Biden acknowledges sweeping domestic policy bill, Build Back Better, unlikely to pass this year

WASHINGTON – President Joe Biden acknowledged Thursday that his sweeping social spending and climate policy legislation is unlikely to pass before the end of the year.

Biden said in a statement that more time is needed to finalize agreements, turn those deals into legislative language and complete other procedural steps.

Biden said that work will continue "over the days and weeks ahead."

But he expressed confidence that differences with Sen. Joe Manchin, D-W.VA., a key holdout, can be bridged.

"We will – we must – get Build Back Better passed, even in the face of Republican opposition," he said.

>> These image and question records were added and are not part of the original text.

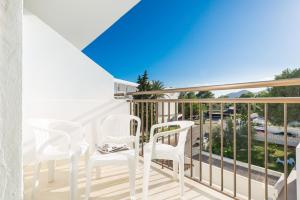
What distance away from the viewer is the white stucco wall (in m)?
0.42

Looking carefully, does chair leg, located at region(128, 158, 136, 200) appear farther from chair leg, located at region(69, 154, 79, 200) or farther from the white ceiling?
the white ceiling

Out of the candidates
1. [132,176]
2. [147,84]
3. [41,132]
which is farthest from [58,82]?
[147,84]

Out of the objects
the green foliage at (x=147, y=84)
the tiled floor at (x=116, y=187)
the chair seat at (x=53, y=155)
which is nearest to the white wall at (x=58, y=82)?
the tiled floor at (x=116, y=187)

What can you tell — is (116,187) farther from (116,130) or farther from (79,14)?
(79,14)

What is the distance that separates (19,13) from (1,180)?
345 millimetres

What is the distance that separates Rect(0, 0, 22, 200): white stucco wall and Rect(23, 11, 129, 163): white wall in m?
2.96

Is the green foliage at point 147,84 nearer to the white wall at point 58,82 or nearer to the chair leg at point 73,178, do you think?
the white wall at point 58,82

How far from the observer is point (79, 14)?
4.37m

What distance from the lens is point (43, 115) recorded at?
3213 millimetres

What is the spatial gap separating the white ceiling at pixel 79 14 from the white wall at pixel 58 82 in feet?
1.96

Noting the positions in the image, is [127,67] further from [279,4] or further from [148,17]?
[279,4]

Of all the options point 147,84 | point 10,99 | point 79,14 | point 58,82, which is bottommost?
point 10,99

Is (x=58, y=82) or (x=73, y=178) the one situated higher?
(x=58, y=82)

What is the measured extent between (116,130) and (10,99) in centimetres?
313
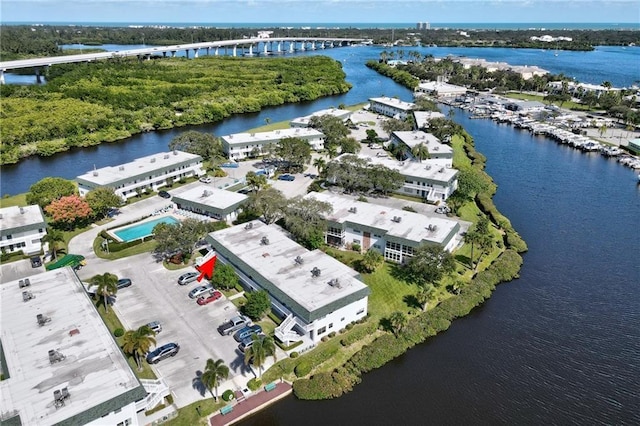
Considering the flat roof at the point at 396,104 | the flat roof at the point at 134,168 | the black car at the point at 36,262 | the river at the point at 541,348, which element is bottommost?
the river at the point at 541,348

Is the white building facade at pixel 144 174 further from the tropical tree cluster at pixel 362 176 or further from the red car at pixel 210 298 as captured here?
the red car at pixel 210 298

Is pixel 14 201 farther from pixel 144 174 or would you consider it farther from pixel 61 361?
pixel 61 361

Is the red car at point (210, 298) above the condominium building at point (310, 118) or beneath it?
beneath

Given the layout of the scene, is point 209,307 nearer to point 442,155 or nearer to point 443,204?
point 443,204

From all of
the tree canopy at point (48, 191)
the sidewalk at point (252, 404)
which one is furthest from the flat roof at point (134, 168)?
the sidewalk at point (252, 404)

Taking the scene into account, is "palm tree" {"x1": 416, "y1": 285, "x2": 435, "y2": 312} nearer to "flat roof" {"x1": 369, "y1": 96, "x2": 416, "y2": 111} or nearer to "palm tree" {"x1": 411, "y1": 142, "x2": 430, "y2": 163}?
"palm tree" {"x1": 411, "y1": 142, "x2": 430, "y2": 163}

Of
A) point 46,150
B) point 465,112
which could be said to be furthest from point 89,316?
point 465,112
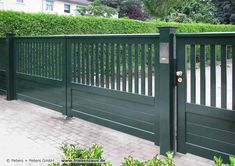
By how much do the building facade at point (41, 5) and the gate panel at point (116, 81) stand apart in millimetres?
22464

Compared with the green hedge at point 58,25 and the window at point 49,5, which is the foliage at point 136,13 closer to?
the window at point 49,5

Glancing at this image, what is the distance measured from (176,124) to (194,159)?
0.49 m

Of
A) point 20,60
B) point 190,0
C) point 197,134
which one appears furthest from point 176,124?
point 190,0

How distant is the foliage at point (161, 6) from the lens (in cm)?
2462

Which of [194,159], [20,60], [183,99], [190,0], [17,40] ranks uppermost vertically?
[190,0]

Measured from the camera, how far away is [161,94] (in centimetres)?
405

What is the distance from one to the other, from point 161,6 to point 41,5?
12818 mm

House progressives, who only agreed to vote for an infrastructure package with Biden’s assurance that the Senate would also approve Build Back Better, said senators should not go home for the holidays until it’s done.

“We trust the president to follow through on that promise, and that he and the Senate will continue working until he can,” Washington state Rep. Pramila Jayapal, the head of the Congressional Progressive Caucus, said in a statement.

Jayapal said she conveyed that message to Biden by phone today.

Senate Majority Whip Dick Durbin, D-Ill., said Senate Democrats are “frustrated and disappointed” by the lack of agreement among themselves.

But Durbin said he thought Biden is doing everything he can to resolve the impasse. Manchin has been at the White House so often that he’s been “camped out in the Lincoln Bedroom and has his own parking space,” Durbin told reporters.

“I couldn't ask for Joe Biden to do more in his effort to find common ground with Joe Manchin,” he said.

The nearly $2 trillion legislation includes a number of progressive priorities, such as free preschool, major climate change initiatives and extending the child tax credit.

The Build Back Better Act, the president’s signature domestic policy bill, narrowly passed the House last month over the unanimous opposition of Republicans. 

U.S. President Joe Biden speaks to reporters as he walks to Marine One on the South Lawn of the White House December 15, 2021 in Washington, DC. President Biden is traveling to Kentucky on Wednesday, where he will visit some of the towns hit hardest by the recent deadly tornados that struck the region. (Photo by Drew Angerer/Getty Images)

In the Senate, lawmakers were aiming to get the legislation passed by Christmas. However, the bill needs the support of every single Democrat to pass through a procedure that allows the party to prevent a GOP filibuster.

Manchin, a conservative Democrat, has not yet said if he will support the bill. He's expressed concern about both the size and scope of the package.

Biden said Thursday his team's discussions with Manchin are ongoing.

At the same time, Biden added, lawmakers need to "press forward" on voting rights legislation.

But while Democrats are renewing their push  on voting – amid increasing pressure from civil rights groups and other activists – they don't have the same ability to avoid a filibusteras they do with Build Back Better.

In the absence of GOP support on voting reform, Democrats would have to change Senate rules, something both Manchin and Arizona Sen. Krysten Sinema have resisted. 

Biden said he had a "productive conversation" Thursday with several senators, including Manchin, about how to get the legislation passed.

"Our democracy, Biden said, "is at stake."